- [Stated goal A] Rewrite the rows in the stretch from the line that contains "Out of point" through the end of the rows, renaming "squatting person" to "crouching person" and leaving everything else unchanged. Omit the pictures.

- [Page]
Python for VBA users – 4; Python data types

Previous Python Post

The basic range of data types in Python is quite simple, but by the time we have added additional types used in the numpy package, and translation of Excel data types into the Python equivalent the picture gets considerably more complicated, and you can find yourself wasting significant amounts of time chasing down errors due to using incompatible data types.  This post will look at the main data types, including numpy arrays, with examples of their use in PyXll functions.

The Python code and associated Excel spreadsheet can be downloaded from pyTypes.zip.  To use the Python functions it is necessary to install the PyXll add-in, then either add “pyTypes” under modules in the pyxll.cfg file, or simply copy and paste all the code from pyTypes.py into the worksheetfuncs.py file, to be found in the PyXll\examples folder.

The PyXll manual lists the following PyXll data types, with their Python equivalent:

PyXll and Python Data Types

PyXll and Python Data Types

Note that the unicode type is only available from Excel 2007.

An Excel range of any of the above data types can be passed as a 2D array, which is treated in Python as a “list of lists”.  In addition the PyXll var type can be used for any of the above types, or a range.  A further option for transferring an Excel range  of numerical data is use of the numpy_array, numpy_row and numpy_column types.  Further options (which we will examine in a later post) are Custom Types and the xl_cell type.

- [Data listing]
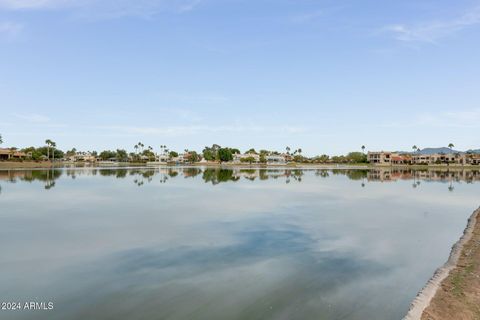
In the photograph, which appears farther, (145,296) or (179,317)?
(145,296)

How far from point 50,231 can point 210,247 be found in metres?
9.70

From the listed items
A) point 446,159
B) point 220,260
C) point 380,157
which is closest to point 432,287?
point 220,260

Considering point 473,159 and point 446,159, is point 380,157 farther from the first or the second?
point 473,159

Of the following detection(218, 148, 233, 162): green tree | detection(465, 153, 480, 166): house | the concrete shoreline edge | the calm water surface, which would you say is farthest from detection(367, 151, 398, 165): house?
the concrete shoreline edge

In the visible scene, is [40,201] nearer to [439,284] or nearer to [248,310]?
[248,310]

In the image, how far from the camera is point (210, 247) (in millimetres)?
15891

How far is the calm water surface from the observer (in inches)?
379

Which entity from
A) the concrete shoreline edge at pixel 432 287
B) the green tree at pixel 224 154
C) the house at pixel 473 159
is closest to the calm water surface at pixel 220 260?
the concrete shoreline edge at pixel 432 287

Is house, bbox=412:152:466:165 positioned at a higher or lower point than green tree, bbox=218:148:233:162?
lower

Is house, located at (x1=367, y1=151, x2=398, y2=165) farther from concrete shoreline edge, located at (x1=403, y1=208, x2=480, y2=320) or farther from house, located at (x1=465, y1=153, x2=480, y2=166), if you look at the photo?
concrete shoreline edge, located at (x1=403, y1=208, x2=480, y2=320)

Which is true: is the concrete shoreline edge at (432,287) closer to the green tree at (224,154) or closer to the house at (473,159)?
the green tree at (224,154)

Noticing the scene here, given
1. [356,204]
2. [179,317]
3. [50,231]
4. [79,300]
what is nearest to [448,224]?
[356,204]

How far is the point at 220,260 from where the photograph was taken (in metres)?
13.9

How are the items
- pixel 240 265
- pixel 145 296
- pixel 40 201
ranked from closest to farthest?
pixel 145 296
pixel 240 265
pixel 40 201
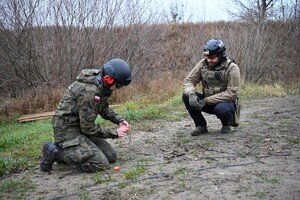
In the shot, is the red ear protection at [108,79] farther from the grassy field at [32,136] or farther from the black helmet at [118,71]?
the grassy field at [32,136]

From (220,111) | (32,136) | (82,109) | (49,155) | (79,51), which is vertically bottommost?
(32,136)

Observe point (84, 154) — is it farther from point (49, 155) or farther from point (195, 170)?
point (195, 170)

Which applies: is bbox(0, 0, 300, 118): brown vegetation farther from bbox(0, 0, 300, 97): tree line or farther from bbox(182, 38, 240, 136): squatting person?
bbox(182, 38, 240, 136): squatting person

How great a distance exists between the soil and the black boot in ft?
0.37

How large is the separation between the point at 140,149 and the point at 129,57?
9751 mm

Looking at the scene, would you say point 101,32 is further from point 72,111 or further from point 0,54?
point 72,111

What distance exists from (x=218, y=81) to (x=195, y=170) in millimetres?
2041

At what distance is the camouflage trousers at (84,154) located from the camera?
14.6 feet

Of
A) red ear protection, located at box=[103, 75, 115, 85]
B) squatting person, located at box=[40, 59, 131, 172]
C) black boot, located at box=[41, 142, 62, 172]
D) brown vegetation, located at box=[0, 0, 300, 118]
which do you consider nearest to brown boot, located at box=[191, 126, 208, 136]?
squatting person, located at box=[40, 59, 131, 172]

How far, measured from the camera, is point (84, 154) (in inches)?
174

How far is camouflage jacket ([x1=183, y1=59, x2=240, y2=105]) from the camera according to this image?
562 centimetres

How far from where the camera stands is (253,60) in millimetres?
14055

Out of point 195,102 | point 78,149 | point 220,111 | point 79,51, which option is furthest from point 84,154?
point 79,51

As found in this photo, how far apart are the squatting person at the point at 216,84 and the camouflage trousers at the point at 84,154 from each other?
74.3 inches
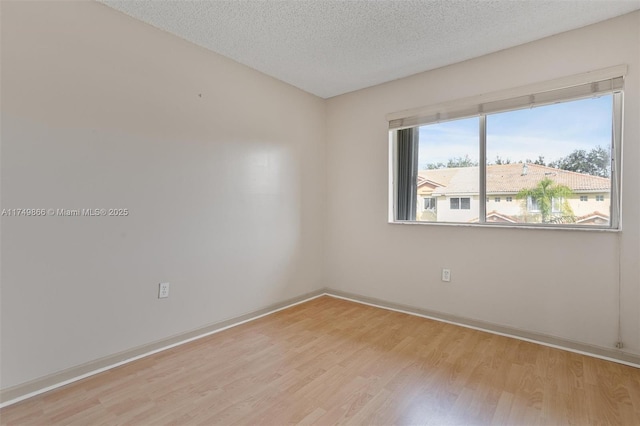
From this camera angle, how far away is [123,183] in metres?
2.18

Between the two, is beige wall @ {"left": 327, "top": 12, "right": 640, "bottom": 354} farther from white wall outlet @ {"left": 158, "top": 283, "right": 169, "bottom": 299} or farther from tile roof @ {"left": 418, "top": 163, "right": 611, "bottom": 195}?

- [Stated goal B] Return the stretch of the Python data types page from "Note that the" through "the xl_cell type.", copied word for word.

- [Correct answer A]
Out of point 195,102 | point 78,149 | point 220,111 | point 79,51, which option is furthest from point 84,154?
point 79,51

As found in this photo, how far apart are the crouching person at the point at 216,84 and the camouflage trousers at the point at 84,154 from each other?
74.3 inches
From this camera angle, how far away is [123,183] in metres?
2.18

Between the two, is beige wall @ {"left": 327, "top": 12, "right": 640, "bottom": 354} farther from white wall outlet @ {"left": 158, "top": 283, "right": 169, "bottom": 299} or farther from tile roof @ {"left": 418, "top": 163, "right": 611, "bottom": 195}?

- [Correct answer B]
Note that the unicode type is only available from Excel 2007.

An Excel range of any of the above data types can be passed as a 2D array, which is treated in Python as a “list of lists”.  In addition the PyXll var type can be used for any of the above types, or a range.  A further option for transferring an Excel range  of numerical data is use of the numpy_array, numpy_row and numpy_column types.  Further options (which we will examine in a later post) are Custom Types and the xl_cell type.